• _Written task A_:
Answer these questions about the game reviews:
(i) What star rating goes with the review that ends "So here you are, NO STARS"?
(ii) In the review rated 1.5 / 5 stars, what does the reviewer say "would do wonders" for the game?
(iii) According to the review rated 5 / 5 stars, who appears in the credits?

Jimmy "This is crap."
Timmy "But THIS game represent the difficult social situation of our time! Don't you see that dot? It's clearly a metaphor how our bad politicians! And what about that gorgeus red pixel stunned in the air? THAT is a symbol of the new generation, afflicted by drugs!"
Jimmy "WoW. I see I'm not smart enough to get the DEEP meaning of this wonderful game"

So When I started to play your game, I was expecting pure irony and sarcasm.
The point is: there's good sarcasm and there's bad sarcasm. You could have done it better; but I appreciate the effort, the world needs people who contest actual art... I mean, we arrived at the point we appreciate Shit just 'cause it's art (I'm pointing at you, Piero Manzoni)!!! We need criticism! Otherwise, how could we recognise art from crap?

I hope you'll keep making indie flas jewels :)

People find this review helpful!


Rated 5 / 5 stars

It let me sign with a penis.

So I deem it worthy!
Duke nukem in the credits... Win


Rated 0 / 5 stars

Shitty fucking nightmare, it is

It won't make Friday any better even if Rebecca Black tell us that Friday is a sarcasm towards US music industry.

Since you have shown us how horrible your game can be instead of how great your game can be, I shall show you how strict my rating criteria can be instead of easy tens. So here you are, NO STARS.


Rated 3 / 5 stars


shoot, i fell to my death at the credits
im glad it ended where it did, the shooting stages werent fun
Elsa is a whore's name


Rated 1.5 / 5 stars

Oh, I get it...

You're sick of people making poorly made, uninteresting games and passing them off as "art." So you made a poorly made, uninteresting game and passed it off as "comedy."
Each game should be judged by it's individual merits - there are some crappy art games, I agree, but there are crappy games in every category. If you're going to just write off all games that have a message beyond "kill enemies collect points," then you don't have to play them - I'm sure someone out there is making another Angry Birds clone for you.
As for this particular game, making a better control scheme would do wonders. Also, try to make some original and funny jokes besides "art games are stupid."

(Spatial relation data)
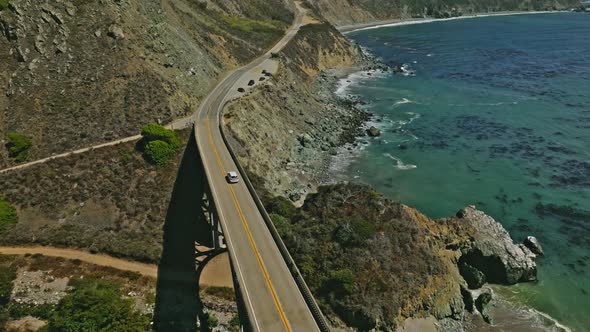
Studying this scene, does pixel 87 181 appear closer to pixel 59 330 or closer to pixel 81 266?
pixel 81 266

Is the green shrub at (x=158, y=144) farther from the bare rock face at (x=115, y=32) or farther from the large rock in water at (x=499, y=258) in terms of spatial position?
the large rock in water at (x=499, y=258)

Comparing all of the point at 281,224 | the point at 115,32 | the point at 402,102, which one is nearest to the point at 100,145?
the point at 115,32

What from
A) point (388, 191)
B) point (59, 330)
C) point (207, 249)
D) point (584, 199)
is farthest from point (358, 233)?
point (584, 199)

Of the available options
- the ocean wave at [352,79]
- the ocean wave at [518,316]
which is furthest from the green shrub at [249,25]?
the ocean wave at [518,316]

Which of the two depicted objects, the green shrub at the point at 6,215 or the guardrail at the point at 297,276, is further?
the green shrub at the point at 6,215

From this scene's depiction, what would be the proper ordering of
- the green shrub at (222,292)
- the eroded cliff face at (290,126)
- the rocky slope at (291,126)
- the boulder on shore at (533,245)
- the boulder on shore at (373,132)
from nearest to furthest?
1. the green shrub at (222,292)
2. the boulder on shore at (533,245)
3. the eroded cliff face at (290,126)
4. the rocky slope at (291,126)
5. the boulder on shore at (373,132)

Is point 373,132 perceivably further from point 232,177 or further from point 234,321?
point 234,321

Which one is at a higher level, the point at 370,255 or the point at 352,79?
the point at 352,79

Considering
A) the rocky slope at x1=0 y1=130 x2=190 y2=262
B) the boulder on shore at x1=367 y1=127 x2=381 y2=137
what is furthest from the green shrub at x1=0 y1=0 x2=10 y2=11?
the boulder on shore at x1=367 y1=127 x2=381 y2=137
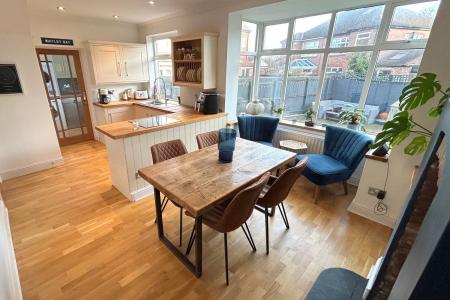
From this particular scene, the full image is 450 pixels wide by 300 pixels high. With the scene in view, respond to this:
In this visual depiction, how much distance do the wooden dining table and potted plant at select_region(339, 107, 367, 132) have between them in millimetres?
1340

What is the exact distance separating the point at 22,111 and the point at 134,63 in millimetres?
2308

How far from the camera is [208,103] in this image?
3.48 metres

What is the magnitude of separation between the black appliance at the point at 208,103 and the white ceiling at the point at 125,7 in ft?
4.29

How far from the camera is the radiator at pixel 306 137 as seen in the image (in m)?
3.40

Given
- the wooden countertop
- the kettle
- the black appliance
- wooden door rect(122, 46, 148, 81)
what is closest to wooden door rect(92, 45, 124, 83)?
wooden door rect(122, 46, 148, 81)

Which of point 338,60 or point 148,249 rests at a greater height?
point 338,60

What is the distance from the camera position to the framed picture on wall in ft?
9.40

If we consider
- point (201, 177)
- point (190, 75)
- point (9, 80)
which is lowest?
point (201, 177)

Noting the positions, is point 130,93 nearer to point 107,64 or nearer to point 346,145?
point 107,64

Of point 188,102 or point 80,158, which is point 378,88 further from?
point 80,158

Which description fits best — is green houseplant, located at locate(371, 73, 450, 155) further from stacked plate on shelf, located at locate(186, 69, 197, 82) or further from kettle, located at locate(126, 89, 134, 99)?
kettle, located at locate(126, 89, 134, 99)

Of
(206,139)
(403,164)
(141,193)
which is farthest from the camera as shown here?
(141,193)

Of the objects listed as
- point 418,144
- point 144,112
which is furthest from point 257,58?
point 418,144

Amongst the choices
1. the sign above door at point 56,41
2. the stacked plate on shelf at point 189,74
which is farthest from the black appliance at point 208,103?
Answer: the sign above door at point 56,41
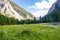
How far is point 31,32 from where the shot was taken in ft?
155

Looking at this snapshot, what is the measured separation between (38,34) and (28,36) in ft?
12.2

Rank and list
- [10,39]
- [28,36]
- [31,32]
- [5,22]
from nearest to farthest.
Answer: [10,39] < [28,36] < [31,32] < [5,22]

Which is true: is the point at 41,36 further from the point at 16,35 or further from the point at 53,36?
the point at 16,35

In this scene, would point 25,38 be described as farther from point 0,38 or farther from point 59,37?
point 59,37

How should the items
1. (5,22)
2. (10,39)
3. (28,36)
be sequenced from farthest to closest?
(5,22) < (28,36) < (10,39)

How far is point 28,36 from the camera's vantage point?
43.9 meters

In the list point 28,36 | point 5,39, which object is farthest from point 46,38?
point 5,39

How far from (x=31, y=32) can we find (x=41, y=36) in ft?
10.9

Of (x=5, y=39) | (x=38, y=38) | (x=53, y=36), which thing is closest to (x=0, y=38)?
(x=5, y=39)

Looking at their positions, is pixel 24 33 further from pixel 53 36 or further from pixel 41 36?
pixel 53 36

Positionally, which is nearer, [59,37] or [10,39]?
[10,39]

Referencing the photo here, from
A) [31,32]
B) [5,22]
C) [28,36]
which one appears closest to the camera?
[28,36]

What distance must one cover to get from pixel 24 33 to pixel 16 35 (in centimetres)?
242

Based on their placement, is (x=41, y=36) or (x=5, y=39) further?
(x=41, y=36)
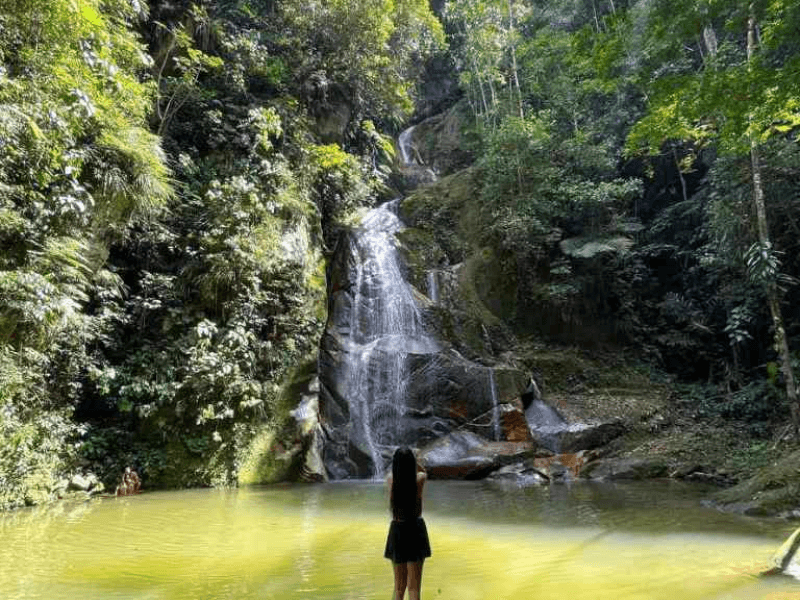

• _Written task B_:
Reproduce the spatial relation data listing from the line containing "Looking at their" through the end of the listing, both included, and leave the pictures out.

• _Finished answer A_:
(i) 0 / 5 stars
(ii) A better control scheme
(iii) Duke nukem

• _Finished answer B_:
Looking at their positions, is pixel 24 33 further from pixel 53 36 or further from pixel 41 36?
pixel 53 36

Positionally, which is nearer, [59,37] or [10,39]?
[10,39]

Referencing the photo here, from
A) [31,32]
B) [5,22]
C) [28,36]
which one appears closest to the camera?
[28,36]

What distance must one cover to get from pixel 24 33 to pixel 16 35 (in centimetres)?
242

Based on their placement, is (x=41, y=36) or (x=5, y=39) further?
(x=41, y=36)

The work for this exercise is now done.